Digitalizing Critical Water Infrastructure: Why Reliable Asset Intelligence Must Come Before Modernization
Across Europe, water and wastewater operators are entering a new era of transformation. The challenge is no longer simply operating treatment plants. Utilities are now expected to simultaneously modernize ageing infrastructure, comply with increasingly stringent environmental regulations, improve resilience against climate change, optimize operational efficiency, and prepare for future digital technologies.
Yet many organizations face the same fundamental question: How can you modernize infrastructure when you cannot fully trust the information describing it? This is where digital transformation must begin.
At Gizil, we recently supported one of Europe's most advanced wastewater operators, Aquafin, in establishing a reliable digital baseline for a wastewater treatment facility in Belgium. The project demonstrates an increasingly important reality for critical infrastructure operators: Before AI, before predictive maintenance, before digital twins, there must be trusted infrastructure intelligence.
The Growing Pressure on Europe's Water Sector
Water utilities are facing unprecedented challenges. Across Europe, much of the wastewater infrastructure was designed decades ago and has been continuously modified, expanded, repaired, and upgraded over many years. As a result, engineering documentation often no longer fully reflects field reality. At the same time, operators must prepare for new regulatory requirements.
The revised EU Urban Wastewater Treatment Directive entered into force in 2025 and introduces stricter requirements regarding wastewater treatment, micropollutant removal, environmental monitoring, energy efficiency, and long-term infrastructure compliance.
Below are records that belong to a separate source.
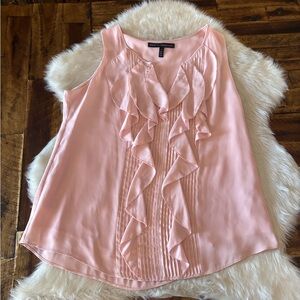 White House Black Market Light Pink Ruffle Top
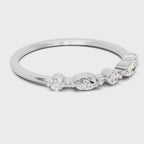 0.24 Carat Round & Marquise Shape Diamond Five-Stone Ring | 14K White Gold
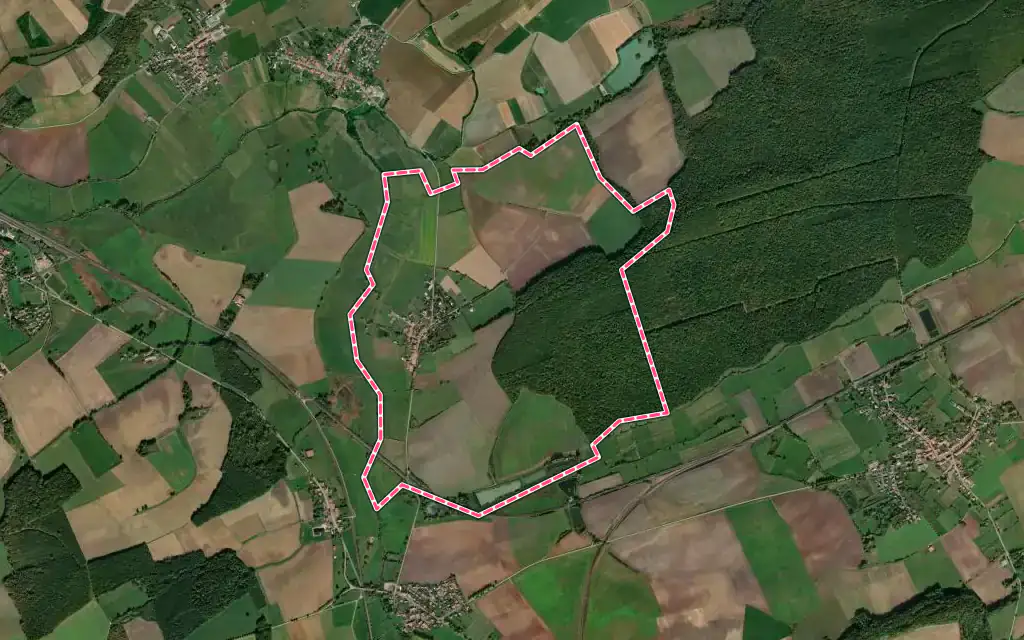 Vue satellite de Adaincourt avec ses contours administratifs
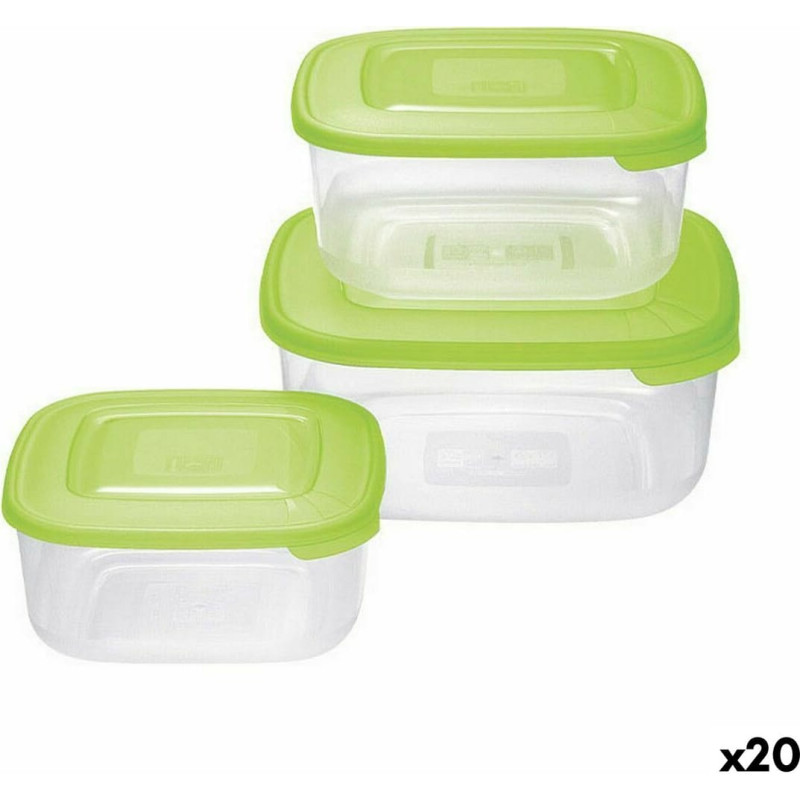 Set of lunch boxes Tontarelli Family Squared 3 Pieces (20 Units)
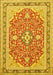 Medallion Yellow Traditional Rug, tr1023yw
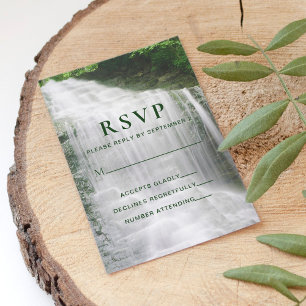 Waterfall Nature Outdoor Wedding RSVP Card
Member States are expected to transpose the directive into national legislation by 2027. New treatment stages and additional environmental obligations will require substantial investment and modernization efforts across Europe. In addition, utilities must continue supporting the objectives of the Water Framework Directive, climate adaptation strategies, flood resilience programs, and circular economy initiatives.
These challenges create a simple but critical requirement: Operators need accurate, accessible, and validated infrastructure data before they can effectively plan future investments.
The Hidden Challenge: Infrastructure Knowledge Gaps
When organizations begin modernization programs, they often discover an unexpected obstacle. The biggest challenge is not technology. The biggest challenge is information quality.
Aquafin Project: Creating the Digital Baseline
Our engagement with Aquafin focused on establishing exactly that foundation. Rather than starting with complex modeling or software deployment, the project began where successful digitalization always begins. The facility was surveyed and documented using advanced reality capture technologies to establish a current representation of the site. Existing engineering information was compared against field conditions to identify discrepancies and ensure that future decisions could be based on verified information. Process documentation was transformed into structured, searchable engineering information connected to physical assets. Validated infrastructure information was consolidated into a single digital environment, creating the foundation for future operational and engineering use cases. This approach enables organizations to establish a trusted digital baseline before pursuing broader digital transformation initiatives.